Marsha tersenyum kikuk, merasa lebih malu karena Gita ternyata membaca buku catatannya. "Aku cuma... ya, nggak biasa aja."
"Eh ngomong-ngomong kamu emang suka nulis gitu ya?" Tanya Gita, Gita tau ia mau mengarahkan pembicaraan ini kemana.
"Iya kak, aku mau jadi jurnalis kalau bisa hehe" Ucap Marsha dengan senyuman manis nya yang membuat Gita berdebar.
"Cocok si, maaf kalau lancang tapi aku baca tulisan yang ada di buku kamu hehe"Wajah Marsha langsung pucat. "Apa?! Kak Gita baca? Aduh, malu banget."
"Tenang, aku cuma baca satu halaman kok. Isinya... cukup menarik," kata Gita sambil mengedipkan mata. "Jadi, kamu ngerasa aku cakep ya?"
Marsha hampir tidak bisa menahan rasa malunya. "I-itu cuma curhatan pribadi, Kak. Nggak perlu dianggap serius."
Gita tertawa kecil. "Hahaha, gapapa lagi kalau serius, aku juga ngerasa kamu cakep."
Marsha terkejut dan merasa seolah dunia berhenti sejenak. "Serius, Kak?"
"Iya, serius," jawab Gita dengan tatapan lembut.
Gita menggenggam tangan Marsha dengan lembut. "Kita bisa mulai pelan-pelan, nggak usah buru-buru. Aku pengen kita bisa lebih dekat, saling mengenal lebih baik. Gimana kalau kita jalan bareng nanti sore?"

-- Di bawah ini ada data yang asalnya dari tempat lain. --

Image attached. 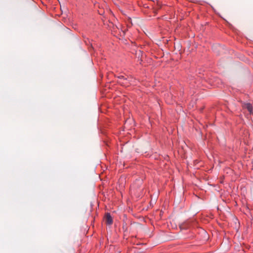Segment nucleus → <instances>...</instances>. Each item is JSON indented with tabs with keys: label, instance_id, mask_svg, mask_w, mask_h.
<instances>
[{
	"label": "nucleus",
	"instance_id": "obj_3",
	"mask_svg": "<svg viewBox=\"0 0 253 253\" xmlns=\"http://www.w3.org/2000/svg\"><path fill=\"white\" fill-rule=\"evenodd\" d=\"M120 79H124V77L123 76H121L119 77Z\"/></svg>",
	"mask_w": 253,
	"mask_h": 253
},
{
	"label": "nucleus",
	"instance_id": "obj_2",
	"mask_svg": "<svg viewBox=\"0 0 253 253\" xmlns=\"http://www.w3.org/2000/svg\"><path fill=\"white\" fill-rule=\"evenodd\" d=\"M105 220L107 224L110 225L113 223L112 218L109 213H107L105 216Z\"/></svg>",
	"mask_w": 253,
	"mask_h": 253
},
{
	"label": "nucleus",
	"instance_id": "obj_1",
	"mask_svg": "<svg viewBox=\"0 0 253 253\" xmlns=\"http://www.w3.org/2000/svg\"><path fill=\"white\" fill-rule=\"evenodd\" d=\"M243 107L247 109L251 114L253 115V107L251 103H244L243 105Z\"/></svg>",
	"mask_w": 253,
	"mask_h": 253
},
{
	"label": "nucleus",
	"instance_id": "obj_4",
	"mask_svg": "<svg viewBox=\"0 0 253 253\" xmlns=\"http://www.w3.org/2000/svg\"><path fill=\"white\" fill-rule=\"evenodd\" d=\"M126 80H127L126 79H124V81H125V82H126Z\"/></svg>",
	"mask_w": 253,
	"mask_h": 253
}]
</instances>
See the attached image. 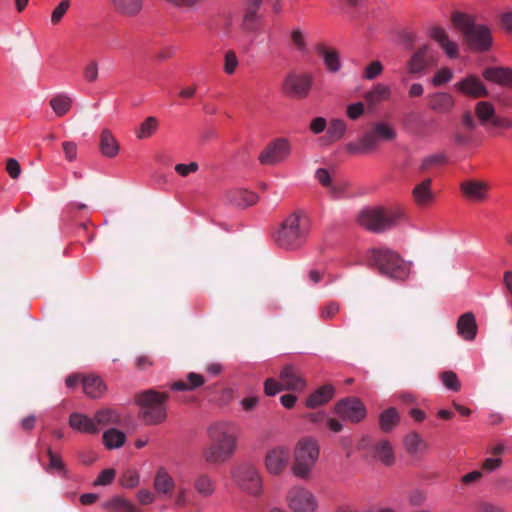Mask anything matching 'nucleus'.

Marsha merasa jantungnya berdetak lebih cepat. "Beneran, Kak? Aku mau banget."
"Bagus. Nanti sore kita ketemu di taman sekolah aja ya," kata Gita sambil tersenyum.
Marsha mengangguk penuh semangat. "Oke, Kak. Terima kasih banyak."
Gita berdiri dan memberikan satu lagi senyum hangat sebelum berjalan pergi. "Sampai nanti sore, Marsha."
Marsha duduk di bangku itu dengan hati yang penuh kebahagiaan. Tak percaya bahwa mimpinya untuk bisa dekat dengan Gita akhirnya menjadi kenyataan. Hari itu terasa lebih cerah dan Marsha merasa tak sabar menunggu sore tiba.